[Spatial reasoning dataset excerpts]
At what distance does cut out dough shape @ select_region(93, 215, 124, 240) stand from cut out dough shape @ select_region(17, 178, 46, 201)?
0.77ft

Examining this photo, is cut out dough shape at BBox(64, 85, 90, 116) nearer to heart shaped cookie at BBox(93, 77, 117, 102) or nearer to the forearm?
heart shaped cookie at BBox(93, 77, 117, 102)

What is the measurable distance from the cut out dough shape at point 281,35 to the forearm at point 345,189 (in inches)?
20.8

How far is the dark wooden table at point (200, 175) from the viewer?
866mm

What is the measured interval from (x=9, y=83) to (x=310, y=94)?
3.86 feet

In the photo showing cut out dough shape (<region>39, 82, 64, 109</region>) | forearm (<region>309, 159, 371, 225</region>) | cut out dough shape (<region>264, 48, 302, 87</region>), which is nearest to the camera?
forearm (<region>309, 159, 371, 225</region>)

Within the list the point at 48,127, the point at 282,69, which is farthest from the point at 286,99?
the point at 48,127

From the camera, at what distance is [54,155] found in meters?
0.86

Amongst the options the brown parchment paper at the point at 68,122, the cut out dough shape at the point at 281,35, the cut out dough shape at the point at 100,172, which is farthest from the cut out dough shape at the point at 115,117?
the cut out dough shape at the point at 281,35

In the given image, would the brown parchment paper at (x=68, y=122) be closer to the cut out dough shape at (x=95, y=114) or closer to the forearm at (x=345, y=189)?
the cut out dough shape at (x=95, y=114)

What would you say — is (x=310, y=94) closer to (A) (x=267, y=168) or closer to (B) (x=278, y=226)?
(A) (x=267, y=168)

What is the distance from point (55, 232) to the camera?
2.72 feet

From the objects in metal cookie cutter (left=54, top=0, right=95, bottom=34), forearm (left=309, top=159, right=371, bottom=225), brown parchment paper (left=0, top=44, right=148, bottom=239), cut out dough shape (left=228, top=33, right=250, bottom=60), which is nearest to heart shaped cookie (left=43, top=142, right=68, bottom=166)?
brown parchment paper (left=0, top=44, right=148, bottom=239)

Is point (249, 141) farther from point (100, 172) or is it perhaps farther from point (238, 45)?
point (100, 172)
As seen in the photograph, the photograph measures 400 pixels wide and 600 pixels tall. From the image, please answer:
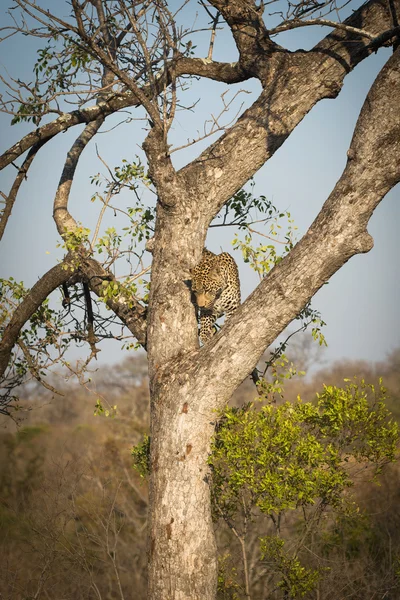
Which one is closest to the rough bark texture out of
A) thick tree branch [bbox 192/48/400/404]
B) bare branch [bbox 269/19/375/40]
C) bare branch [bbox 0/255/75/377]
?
thick tree branch [bbox 192/48/400/404]

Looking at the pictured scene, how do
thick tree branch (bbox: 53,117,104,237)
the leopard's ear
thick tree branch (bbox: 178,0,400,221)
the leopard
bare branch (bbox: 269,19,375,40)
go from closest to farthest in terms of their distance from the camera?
1. bare branch (bbox: 269,19,375,40)
2. thick tree branch (bbox: 178,0,400,221)
3. the leopard
4. the leopard's ear
5. thick tree branch (bbox: 53,117,104,237)

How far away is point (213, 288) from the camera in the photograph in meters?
7.55

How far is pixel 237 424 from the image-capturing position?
21.4 ft

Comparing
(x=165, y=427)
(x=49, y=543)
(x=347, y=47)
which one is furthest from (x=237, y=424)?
(x=49, y=543)

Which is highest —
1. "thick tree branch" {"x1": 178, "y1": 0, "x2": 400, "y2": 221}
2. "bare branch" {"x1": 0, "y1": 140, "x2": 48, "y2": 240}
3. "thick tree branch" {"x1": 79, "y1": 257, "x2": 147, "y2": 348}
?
"bare branch" {"x1": 0, "y1": 140, "x2": 48, "y2": 240}

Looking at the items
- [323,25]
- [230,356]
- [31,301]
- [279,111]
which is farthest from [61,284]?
[323,25]

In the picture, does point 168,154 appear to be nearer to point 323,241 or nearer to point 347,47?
point 323,241

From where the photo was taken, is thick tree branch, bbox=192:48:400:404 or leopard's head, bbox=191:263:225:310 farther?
leopard's head, bbox=191:263:225:310

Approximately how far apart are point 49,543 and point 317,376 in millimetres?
26814

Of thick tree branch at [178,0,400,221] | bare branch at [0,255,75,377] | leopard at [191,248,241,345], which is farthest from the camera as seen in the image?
bare branch at [0,255,75,377]

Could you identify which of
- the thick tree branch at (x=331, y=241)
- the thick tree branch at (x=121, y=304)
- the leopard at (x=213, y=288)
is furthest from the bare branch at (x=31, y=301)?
the thick tree branch at (x=331, y=241)

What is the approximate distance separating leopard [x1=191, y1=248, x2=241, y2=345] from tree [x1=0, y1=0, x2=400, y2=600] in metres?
0.33

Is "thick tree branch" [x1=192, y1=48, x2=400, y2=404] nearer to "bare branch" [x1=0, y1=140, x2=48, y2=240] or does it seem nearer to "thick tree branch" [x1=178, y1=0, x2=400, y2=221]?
"thick tree branch" [x1=178, y1=0, x2=400, y2=221]

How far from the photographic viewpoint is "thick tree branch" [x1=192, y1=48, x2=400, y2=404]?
6180 mm
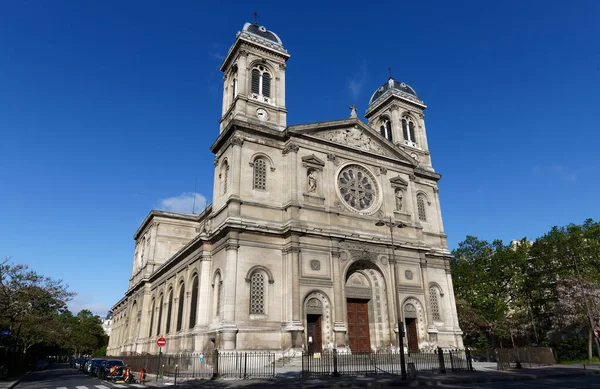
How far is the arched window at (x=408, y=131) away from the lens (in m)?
42.6

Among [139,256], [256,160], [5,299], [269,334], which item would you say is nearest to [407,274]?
[269,334]

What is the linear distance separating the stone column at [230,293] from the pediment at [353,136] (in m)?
10.1

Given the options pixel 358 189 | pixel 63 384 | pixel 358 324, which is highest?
pixel 358 189

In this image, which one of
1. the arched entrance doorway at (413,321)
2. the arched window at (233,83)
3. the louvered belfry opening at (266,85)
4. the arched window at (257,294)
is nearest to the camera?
the arched window at (257,294)

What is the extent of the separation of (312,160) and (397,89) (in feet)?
55.6

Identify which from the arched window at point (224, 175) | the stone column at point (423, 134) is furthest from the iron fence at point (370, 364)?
the stone column at point (423, 134)

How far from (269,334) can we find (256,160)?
12.5m

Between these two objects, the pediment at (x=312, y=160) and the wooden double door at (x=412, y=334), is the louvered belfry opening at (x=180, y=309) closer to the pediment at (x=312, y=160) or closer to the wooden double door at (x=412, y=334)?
the pediment at (x=312, y=160)

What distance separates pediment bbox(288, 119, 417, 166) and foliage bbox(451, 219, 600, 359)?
18087 mm

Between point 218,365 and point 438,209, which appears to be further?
point 438,209

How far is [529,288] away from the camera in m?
44.2

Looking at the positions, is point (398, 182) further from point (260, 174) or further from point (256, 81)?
point (256, 81)

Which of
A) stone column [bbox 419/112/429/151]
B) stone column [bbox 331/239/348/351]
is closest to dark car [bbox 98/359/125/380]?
stone column [bbox 331/239/348/351]

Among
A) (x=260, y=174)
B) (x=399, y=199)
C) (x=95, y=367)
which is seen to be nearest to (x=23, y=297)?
(x=95, y=367)
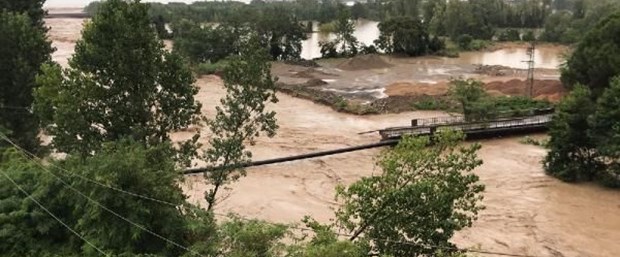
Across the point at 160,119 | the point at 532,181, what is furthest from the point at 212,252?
the point at 532,181

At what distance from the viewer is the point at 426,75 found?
57031mm

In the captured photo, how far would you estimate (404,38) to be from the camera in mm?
67875

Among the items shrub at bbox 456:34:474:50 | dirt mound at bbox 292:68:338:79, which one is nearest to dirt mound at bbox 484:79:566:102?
dirt mound at bbox 292:68:338:79

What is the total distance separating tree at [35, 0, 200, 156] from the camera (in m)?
14.9

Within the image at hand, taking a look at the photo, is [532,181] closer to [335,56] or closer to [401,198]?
[401,198]

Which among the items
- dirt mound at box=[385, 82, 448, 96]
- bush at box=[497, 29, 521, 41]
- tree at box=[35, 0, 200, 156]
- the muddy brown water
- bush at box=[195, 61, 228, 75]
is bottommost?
the muddy brown water

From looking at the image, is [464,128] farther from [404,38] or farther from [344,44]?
[344,44]

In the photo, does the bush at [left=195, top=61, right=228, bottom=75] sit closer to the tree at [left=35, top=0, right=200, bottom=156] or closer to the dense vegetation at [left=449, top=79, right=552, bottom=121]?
the dense vegetation at [left=449, top=79, right=552, bottom=121]

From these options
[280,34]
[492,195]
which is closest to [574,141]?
[492,195]

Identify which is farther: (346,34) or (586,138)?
(346,34)

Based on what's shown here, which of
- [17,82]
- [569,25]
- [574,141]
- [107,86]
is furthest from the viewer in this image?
[569,25]

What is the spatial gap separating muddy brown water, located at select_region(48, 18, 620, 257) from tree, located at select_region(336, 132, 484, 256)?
18.9 ft

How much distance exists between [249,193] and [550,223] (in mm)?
12164

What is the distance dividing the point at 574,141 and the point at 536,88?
2198 cm
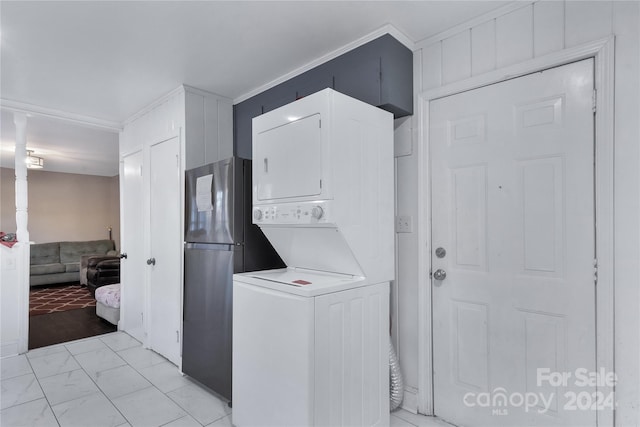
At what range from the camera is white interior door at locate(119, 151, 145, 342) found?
3.44 m

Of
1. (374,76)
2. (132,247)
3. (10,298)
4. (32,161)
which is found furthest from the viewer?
(32,161)

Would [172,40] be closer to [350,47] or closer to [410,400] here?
[350,47]

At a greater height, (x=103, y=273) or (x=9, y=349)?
(x=103, y=273)

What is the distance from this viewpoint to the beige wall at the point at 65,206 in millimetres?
6418

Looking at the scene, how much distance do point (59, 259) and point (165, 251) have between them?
5.29m

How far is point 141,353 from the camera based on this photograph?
10.2 feet

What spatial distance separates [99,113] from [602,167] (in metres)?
4.18

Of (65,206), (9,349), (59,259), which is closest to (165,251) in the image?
(9,349)

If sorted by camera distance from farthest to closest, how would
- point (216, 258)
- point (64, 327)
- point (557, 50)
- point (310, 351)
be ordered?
point (64, 327) → point (216, 258) → point (557, 50) → point (310, 351)

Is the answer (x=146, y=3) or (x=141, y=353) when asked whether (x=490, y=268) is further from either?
(x=141, y=353)

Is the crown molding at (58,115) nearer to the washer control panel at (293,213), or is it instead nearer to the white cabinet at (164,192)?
the white cabinet at (164,192)

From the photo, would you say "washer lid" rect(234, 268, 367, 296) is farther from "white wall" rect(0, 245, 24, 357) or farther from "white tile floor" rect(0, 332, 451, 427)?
"white wall" rect(0, 245, 24, 357)

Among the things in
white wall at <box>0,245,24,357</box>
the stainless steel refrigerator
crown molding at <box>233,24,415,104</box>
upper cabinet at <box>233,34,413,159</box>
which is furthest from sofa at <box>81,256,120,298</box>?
upper cabinet at <box>233,34,413,159</box>

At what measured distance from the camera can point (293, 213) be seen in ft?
5.91
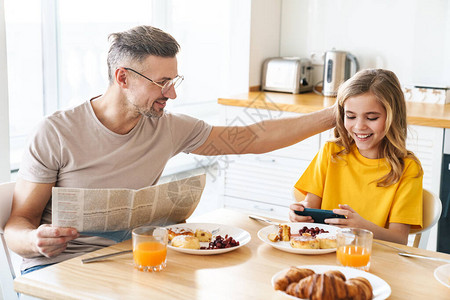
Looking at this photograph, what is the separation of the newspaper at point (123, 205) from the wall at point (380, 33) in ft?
7.47

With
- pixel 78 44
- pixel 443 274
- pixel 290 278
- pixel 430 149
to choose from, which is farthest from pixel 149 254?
pixel 78 44

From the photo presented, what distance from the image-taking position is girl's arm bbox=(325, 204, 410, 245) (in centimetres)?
158

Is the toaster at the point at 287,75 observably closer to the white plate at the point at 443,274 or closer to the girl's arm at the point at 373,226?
the girl's arm at the point at 373,226

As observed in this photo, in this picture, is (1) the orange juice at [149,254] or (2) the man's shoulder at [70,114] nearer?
(1) the orange juice at [149,254]

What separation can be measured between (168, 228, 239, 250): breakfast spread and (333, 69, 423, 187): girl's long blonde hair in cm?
69

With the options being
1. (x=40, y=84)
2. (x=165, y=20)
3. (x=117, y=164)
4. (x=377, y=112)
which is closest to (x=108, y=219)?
(x=117, y=164)

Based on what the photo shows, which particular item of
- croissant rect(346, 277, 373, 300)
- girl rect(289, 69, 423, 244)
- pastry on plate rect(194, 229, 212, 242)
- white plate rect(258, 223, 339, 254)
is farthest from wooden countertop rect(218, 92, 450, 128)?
croissant rect(346, 277, 373, 300)

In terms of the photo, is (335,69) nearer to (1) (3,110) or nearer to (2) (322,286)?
(1) (3,110)

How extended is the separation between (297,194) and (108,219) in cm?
79

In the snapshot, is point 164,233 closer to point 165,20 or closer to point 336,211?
point 336,211

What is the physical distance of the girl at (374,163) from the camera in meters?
1.83

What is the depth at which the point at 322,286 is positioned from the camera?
106cm

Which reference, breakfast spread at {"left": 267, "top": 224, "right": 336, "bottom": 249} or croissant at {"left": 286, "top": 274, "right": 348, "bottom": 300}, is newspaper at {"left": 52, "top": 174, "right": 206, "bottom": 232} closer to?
breakfast spread at {"left": 267, "top": 224, "right": 336, "bottom": 249}

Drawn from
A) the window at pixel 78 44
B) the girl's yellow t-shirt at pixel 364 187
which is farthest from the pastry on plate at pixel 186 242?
the window at pixel 78 44
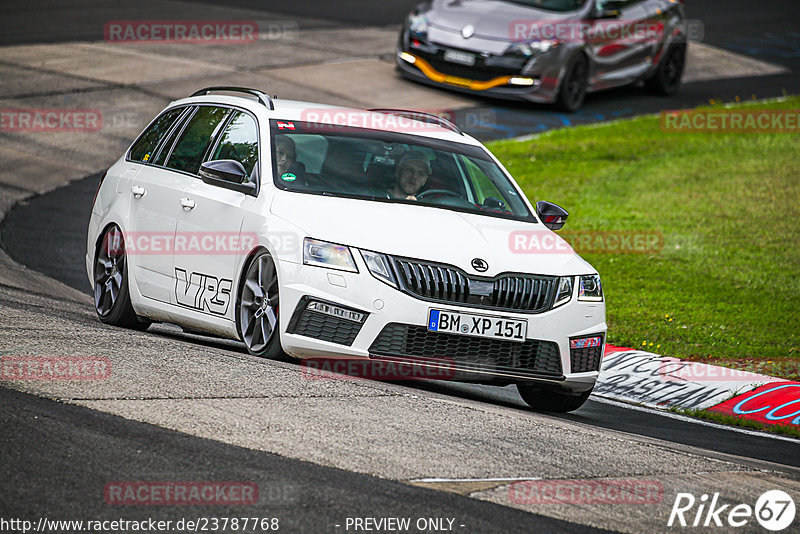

Exercise prompt.
Edit the stretch from the line containing "Which reference, breakfast" through the end of the rows, swapping "farthest" for "furthest" and leaving everything else unchanged. Leave the pictures out of your answer.

Solution to this task.
Which reference, breakfast spread at {"left": 267, "top": 224, "right": 336, "bottom": 249} or croissant at {"left": 286, "top": 274, "right": 348, "bottom": 300}, is newspaper at {"left": 52, "top": 174, "right": 206, "bottom": 232} closer to?
breakfast spread at {"left": 267, "top": 224, "right": 336, "bottom": 249}

Drawn from
A) the window at pixel 78 44
B) the girl's yellow t-shirt at pixel 364 187
which is furthest from the pastry on plate at pixel 186 242?
the window at pixel 78 44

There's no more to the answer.